I have a bunch of documents where some of the documents are a copy of other documents with their text jumbled up and some of the words replaced by their synonyms. Mentioned below is one such example of a sentence:
Article 1 (original) : I caught up with John Snow in town making purchases at Kingslanding Hardware store to repair a broken tractor. Snow has farmed soybeans his entire life, as did his father and their fathers. I asked him about his life on the farm.
Article 2 (duplicate) : I obtained John Snow which in city in purchases make rise of the hardware at Kingslanding to repair a broken motor tractor. Snow have soya broad beans complete life have been treated, such as its father and their fathers. I asked him concerning its life on the agriculture company.

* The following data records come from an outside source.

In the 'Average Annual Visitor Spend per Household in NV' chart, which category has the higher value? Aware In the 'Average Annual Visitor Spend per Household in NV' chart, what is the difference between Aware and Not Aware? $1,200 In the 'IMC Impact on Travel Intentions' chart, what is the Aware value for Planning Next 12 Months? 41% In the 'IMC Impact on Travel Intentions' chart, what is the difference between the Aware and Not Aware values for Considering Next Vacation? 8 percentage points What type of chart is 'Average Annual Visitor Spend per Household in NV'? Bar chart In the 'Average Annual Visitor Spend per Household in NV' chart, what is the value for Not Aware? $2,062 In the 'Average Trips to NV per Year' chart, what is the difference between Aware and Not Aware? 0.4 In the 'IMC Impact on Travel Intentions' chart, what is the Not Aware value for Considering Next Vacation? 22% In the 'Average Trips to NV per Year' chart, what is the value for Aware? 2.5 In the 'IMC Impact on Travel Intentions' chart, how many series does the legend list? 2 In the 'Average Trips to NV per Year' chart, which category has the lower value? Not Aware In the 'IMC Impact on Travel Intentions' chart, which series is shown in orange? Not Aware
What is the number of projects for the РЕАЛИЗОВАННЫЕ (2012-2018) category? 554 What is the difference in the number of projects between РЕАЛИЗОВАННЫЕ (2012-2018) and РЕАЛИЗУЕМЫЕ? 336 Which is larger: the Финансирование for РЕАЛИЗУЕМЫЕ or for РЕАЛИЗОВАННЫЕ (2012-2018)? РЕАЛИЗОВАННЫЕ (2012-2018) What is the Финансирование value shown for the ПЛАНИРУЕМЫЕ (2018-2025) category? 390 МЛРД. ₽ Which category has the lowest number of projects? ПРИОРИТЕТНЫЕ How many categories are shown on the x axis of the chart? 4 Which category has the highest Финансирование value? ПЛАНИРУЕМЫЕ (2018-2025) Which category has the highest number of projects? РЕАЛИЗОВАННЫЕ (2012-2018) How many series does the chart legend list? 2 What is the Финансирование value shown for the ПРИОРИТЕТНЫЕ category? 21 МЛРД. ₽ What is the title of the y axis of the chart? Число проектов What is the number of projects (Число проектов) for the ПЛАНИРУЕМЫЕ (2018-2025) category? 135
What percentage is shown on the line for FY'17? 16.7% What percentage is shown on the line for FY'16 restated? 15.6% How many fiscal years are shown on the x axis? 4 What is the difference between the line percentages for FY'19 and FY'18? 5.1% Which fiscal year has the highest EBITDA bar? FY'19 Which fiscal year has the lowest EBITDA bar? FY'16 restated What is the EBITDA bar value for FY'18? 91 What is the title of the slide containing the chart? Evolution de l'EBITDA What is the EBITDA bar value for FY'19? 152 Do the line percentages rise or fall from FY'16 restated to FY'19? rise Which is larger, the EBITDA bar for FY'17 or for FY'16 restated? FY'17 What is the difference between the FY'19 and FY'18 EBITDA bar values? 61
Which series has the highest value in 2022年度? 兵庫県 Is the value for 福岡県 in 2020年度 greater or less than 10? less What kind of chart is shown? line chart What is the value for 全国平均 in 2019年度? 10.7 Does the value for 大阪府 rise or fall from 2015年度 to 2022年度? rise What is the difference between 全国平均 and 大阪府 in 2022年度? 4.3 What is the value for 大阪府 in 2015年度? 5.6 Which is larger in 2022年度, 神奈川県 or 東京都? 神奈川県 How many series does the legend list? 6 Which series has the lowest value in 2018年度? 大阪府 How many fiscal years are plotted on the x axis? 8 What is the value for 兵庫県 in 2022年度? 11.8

Article 3 (duplicate) : I took for above with John Snow in the city that made purchases in the warehouse of the hardware of Kingslanding to repair an broken tractor. Snow has cultivated the soybeans its whole life, like its father and his parents. I asked to him about its life in the farm.
Article 4 (duplicate) : I caught up with myself compared to John Snow downtown making of the purchases to the kingslanding store of material to repair a broken tractor. Snow cultivated soya its life whole, just as his/her father and their fathers. I questioned it about his life with the farm.
I want to do a document similarity which ends up tagging all these documents in the same group. Any suggestions along with examples or tutorials will be greatly appreciated.